Give Us Back Our Oranges by Nate Senge

We were trolling up the queue that now stretched far back into the highway. The border was still a good quarter of a mile up the road. The geese were flying off the inland sounds and circling overhead and I decided it was time to rehearse. 

Three days in Whistler,” I said to Clay and held up three fingers. 

“Three fingers,” Clay nodded. 

We settled into the back of the slow snake twist of cars and idled our way along. A jet-black Jaguar with Washington plates made a sharp left cut into the neighboring lane and scraped the bumper of a white Jeep Cherokee with British Columbia plates. The Jeep driver jumped out and rapped on the tinted window of the Washingtonian, who was putting forward unawares. He rolled down the window and there was a lot of quick nodding, and then the Washingtonian got out and a great scene of frantic hand gesturing began. 

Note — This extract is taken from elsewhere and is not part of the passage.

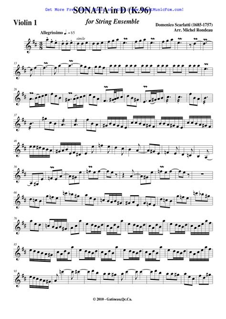 Scarlatti Sonate D Major L 214 For Piano  music sheet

We creeped by the altercation, which was sending our nerves high, and slowly approached that radar-lasered rubicon spot where your license plate is photographed and the great trial begins.

I began to sweat, a lot, as we putted meekly into the booth and rolled down our window and the man inside swiveled around on his little stool until his gaze landed squarely on us. It was a hard stare with thin eyes and I knew immediately that this would not be easy and I suddenly wished we had shaved. 

“Where have you boys been?” he asked in a dead straight, mechanical voice, his face-reading interpreter gaping above his right shoulder, observing us like some parrot.

“Whistler. Three days,” Clay said, and held up the three fingers. I grimaced at the re-enactment, which was alright because they couldn’t see me all the way over in the passenger seat with the glare settled over my face. (It also obscured the “art-work” that blinked through the sun from the other side of the corral. This was a grey square of needle-like shards silhouetting an empty space where a billboard should have been, and it looked like one of the windows from the half-exploded Urakami cathedral in Nagasaki.)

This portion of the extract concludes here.